Sounds like a potential sociopath with the knife throw .. ditch the guy! he could kill
I had a different impression: he's a type of bully/dominant type of guy that wants to get his way, and he sees someone (the OP) who is definitely on the submissive side. (note: I'm talking in a general sense of 'power balance', not in a sexual sense)
Consider the knife-throwing incident: a guy who is 100% sober says "this knife is dirty", then throws the knife across the room into a sink, where the homeowner is standing. The homeowner's reaction: "Do you need a sharper knife?" No disrespect to the OP, but this is not a healthy response to someone throwing a knife at you, and potentially hurting you, and/or damaging your property. IMO, the guy was simply asserting his dominance in subtle ways - because look at what happened next: the knife thrower tells the homeowner to "get away from me" and "go in the other room".
Which she then does, as he orders her to.

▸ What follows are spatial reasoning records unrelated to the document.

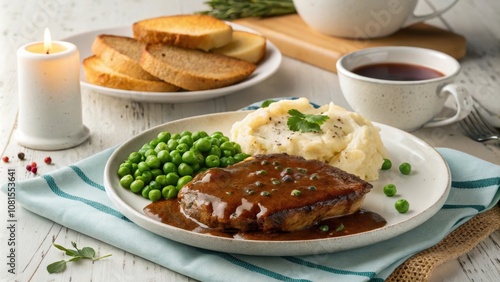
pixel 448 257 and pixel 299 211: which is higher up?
pixel 299 211

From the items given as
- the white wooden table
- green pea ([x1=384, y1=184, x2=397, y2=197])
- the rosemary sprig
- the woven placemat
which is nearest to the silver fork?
the white wooden table

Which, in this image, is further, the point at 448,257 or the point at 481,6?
the point at 481,6

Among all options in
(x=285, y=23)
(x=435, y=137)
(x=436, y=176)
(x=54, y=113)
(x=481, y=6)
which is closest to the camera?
(x=436, y=176)

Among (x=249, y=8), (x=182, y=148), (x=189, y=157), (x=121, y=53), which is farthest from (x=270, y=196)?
(x=249, y=8)

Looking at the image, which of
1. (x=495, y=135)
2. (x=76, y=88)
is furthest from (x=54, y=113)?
(x=495, y=135)

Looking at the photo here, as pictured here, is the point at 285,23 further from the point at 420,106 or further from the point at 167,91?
the point at 420,106

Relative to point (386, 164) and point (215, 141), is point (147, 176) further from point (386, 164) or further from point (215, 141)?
point (386, 164)

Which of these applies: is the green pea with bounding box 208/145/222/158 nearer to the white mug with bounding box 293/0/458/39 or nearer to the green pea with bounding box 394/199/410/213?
the green pea with bounding box 394/199/410/213
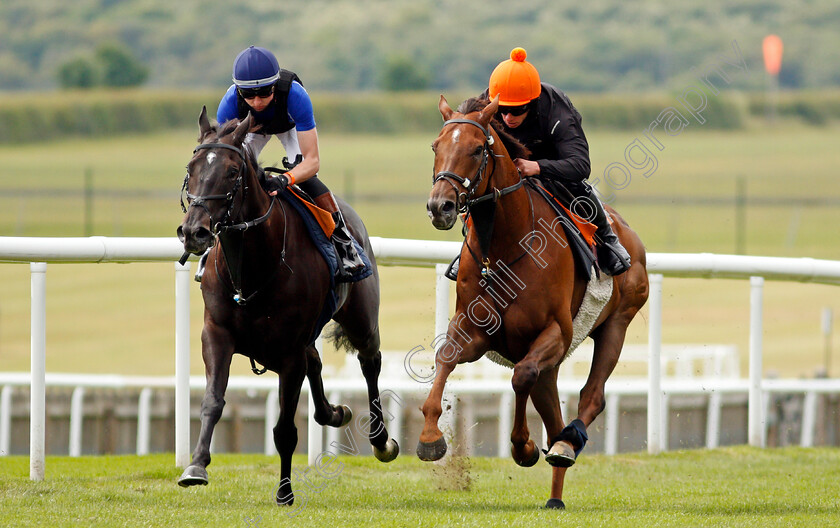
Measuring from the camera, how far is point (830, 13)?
383 feet

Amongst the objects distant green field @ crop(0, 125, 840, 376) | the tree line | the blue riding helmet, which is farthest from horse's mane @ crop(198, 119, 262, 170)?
the tree line

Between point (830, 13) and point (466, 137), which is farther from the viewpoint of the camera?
point (830, 13)

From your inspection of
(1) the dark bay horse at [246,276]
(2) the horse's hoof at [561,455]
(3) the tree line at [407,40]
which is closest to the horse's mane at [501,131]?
(1) the dark bay horse at [246,276]

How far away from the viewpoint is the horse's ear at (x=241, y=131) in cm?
566

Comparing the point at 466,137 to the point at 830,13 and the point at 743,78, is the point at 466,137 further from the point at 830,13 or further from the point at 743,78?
the point at 830,13

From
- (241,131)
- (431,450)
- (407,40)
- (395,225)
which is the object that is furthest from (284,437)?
(407,40)

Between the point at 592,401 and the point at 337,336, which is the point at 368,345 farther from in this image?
the point at 592,401

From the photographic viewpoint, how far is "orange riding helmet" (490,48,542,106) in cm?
611

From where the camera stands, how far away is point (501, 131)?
20.0ft

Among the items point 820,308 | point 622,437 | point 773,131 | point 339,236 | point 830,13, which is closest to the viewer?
point 339,236

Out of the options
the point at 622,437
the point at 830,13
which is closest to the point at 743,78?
the point at 830,13

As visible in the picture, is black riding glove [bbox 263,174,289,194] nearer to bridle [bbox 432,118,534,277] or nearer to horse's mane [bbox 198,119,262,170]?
A: horse's mane [bbox 198,119,262,170]

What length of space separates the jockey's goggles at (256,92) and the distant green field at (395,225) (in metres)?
2.45

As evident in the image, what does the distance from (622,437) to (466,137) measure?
9.69 meters
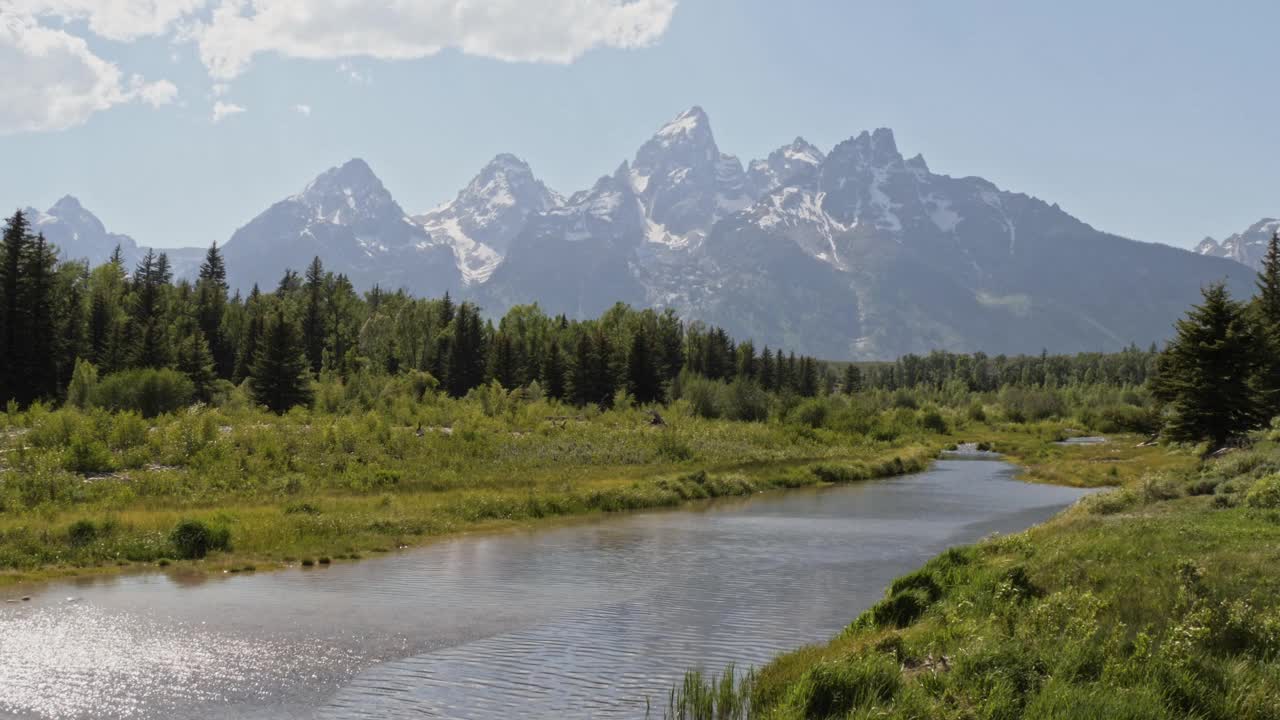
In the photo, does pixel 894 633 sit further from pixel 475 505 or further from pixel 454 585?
pixel 475 505

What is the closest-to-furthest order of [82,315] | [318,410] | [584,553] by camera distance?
1. [584,553]
2. [318,410]
3. [82,315]

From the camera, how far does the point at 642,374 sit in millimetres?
125438

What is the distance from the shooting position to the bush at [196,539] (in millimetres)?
30281

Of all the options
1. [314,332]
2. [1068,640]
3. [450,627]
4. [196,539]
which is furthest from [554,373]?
[1068,640]

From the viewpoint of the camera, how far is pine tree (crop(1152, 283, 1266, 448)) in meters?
57.4

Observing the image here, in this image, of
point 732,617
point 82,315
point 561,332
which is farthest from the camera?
point 561,332

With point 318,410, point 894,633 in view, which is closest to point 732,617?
point 894,633

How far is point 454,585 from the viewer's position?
2770 cm

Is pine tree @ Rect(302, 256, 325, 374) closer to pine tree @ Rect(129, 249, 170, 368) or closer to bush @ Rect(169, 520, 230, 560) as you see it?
pine tree @ Rect(129, 249, 170, 368)

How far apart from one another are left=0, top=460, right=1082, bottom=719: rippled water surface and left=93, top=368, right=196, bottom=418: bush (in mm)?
43489

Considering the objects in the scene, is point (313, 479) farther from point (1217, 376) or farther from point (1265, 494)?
point (1217, 376)

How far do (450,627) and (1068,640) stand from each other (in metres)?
13.7

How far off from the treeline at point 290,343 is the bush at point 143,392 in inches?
6.6

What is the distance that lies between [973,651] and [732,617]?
9025 millimetres
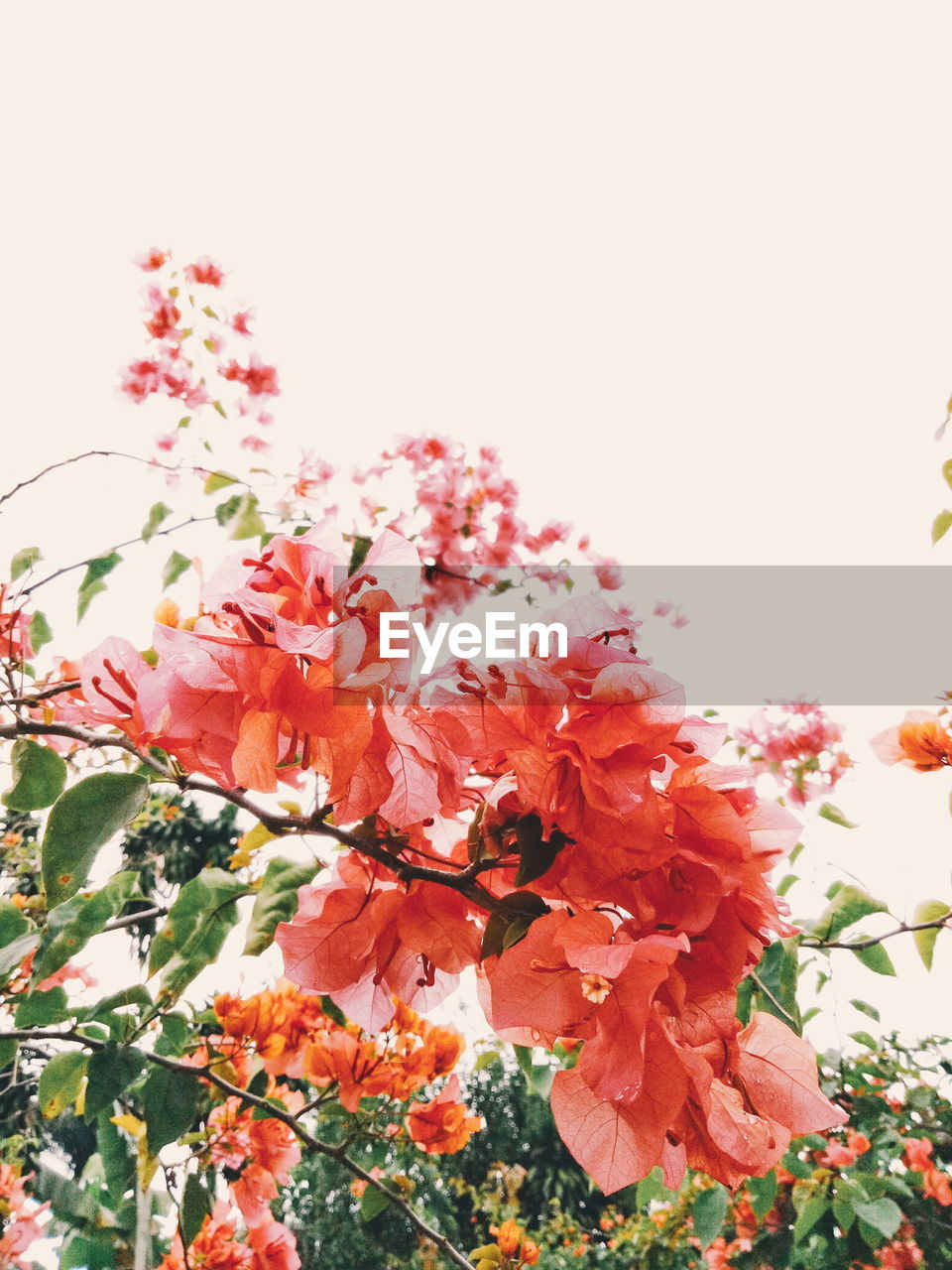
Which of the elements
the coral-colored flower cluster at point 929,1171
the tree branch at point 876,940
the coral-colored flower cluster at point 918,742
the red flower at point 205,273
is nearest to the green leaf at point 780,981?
the tree branch at point 876,940

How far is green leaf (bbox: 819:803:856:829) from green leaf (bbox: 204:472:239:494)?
34.5 inches

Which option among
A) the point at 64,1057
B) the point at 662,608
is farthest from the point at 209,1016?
the point at 662,608

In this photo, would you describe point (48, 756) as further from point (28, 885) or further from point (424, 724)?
point (28, 885)

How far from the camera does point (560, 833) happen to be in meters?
0.34

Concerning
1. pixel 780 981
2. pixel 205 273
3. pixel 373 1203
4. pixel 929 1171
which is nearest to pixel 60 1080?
pixel 373 1203

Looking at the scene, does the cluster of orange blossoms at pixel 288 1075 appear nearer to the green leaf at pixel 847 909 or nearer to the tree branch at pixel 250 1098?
the tree branch at pixel 250 1098

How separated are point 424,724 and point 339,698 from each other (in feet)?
0.14

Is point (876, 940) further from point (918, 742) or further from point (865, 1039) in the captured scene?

The OP allowed someone to throw a knife at them across a room, then reacts in a calm, nonchalant manner, and then follows orders from the knife thrower on what to do in her own house. The guy is doing this because he likes to exert his dominance. And he gets away with it.
Same with the multiple comments of "He has let it be known if my husband was gone he is interested." Who says that MULTIPLE TIMES to someone that is 'happily married' - and who is also a friend? That takes quite a bit of arrogance/disrespect to say that multiple times to someone who is married. Unless they are trying to plant thoughts and seeds in someone's mind that they know they can boss around (see above example).
Also, I'm willing to bet that if you heard your husband say multiple times to your best friend "hey, if Teacher Terry weren't around, I'm interested in you," it would not sit too well with you.
It's good to see you severing ties with this guy - just some thoughts to reflect on and be aware of in how you interact with others. I used to be in an unhealthy submissive role in a few bad relationships, but as my life improved and I became more aware of it, I was able to correct it and enjoy more healthy boundaries in my relationships and interactions with others.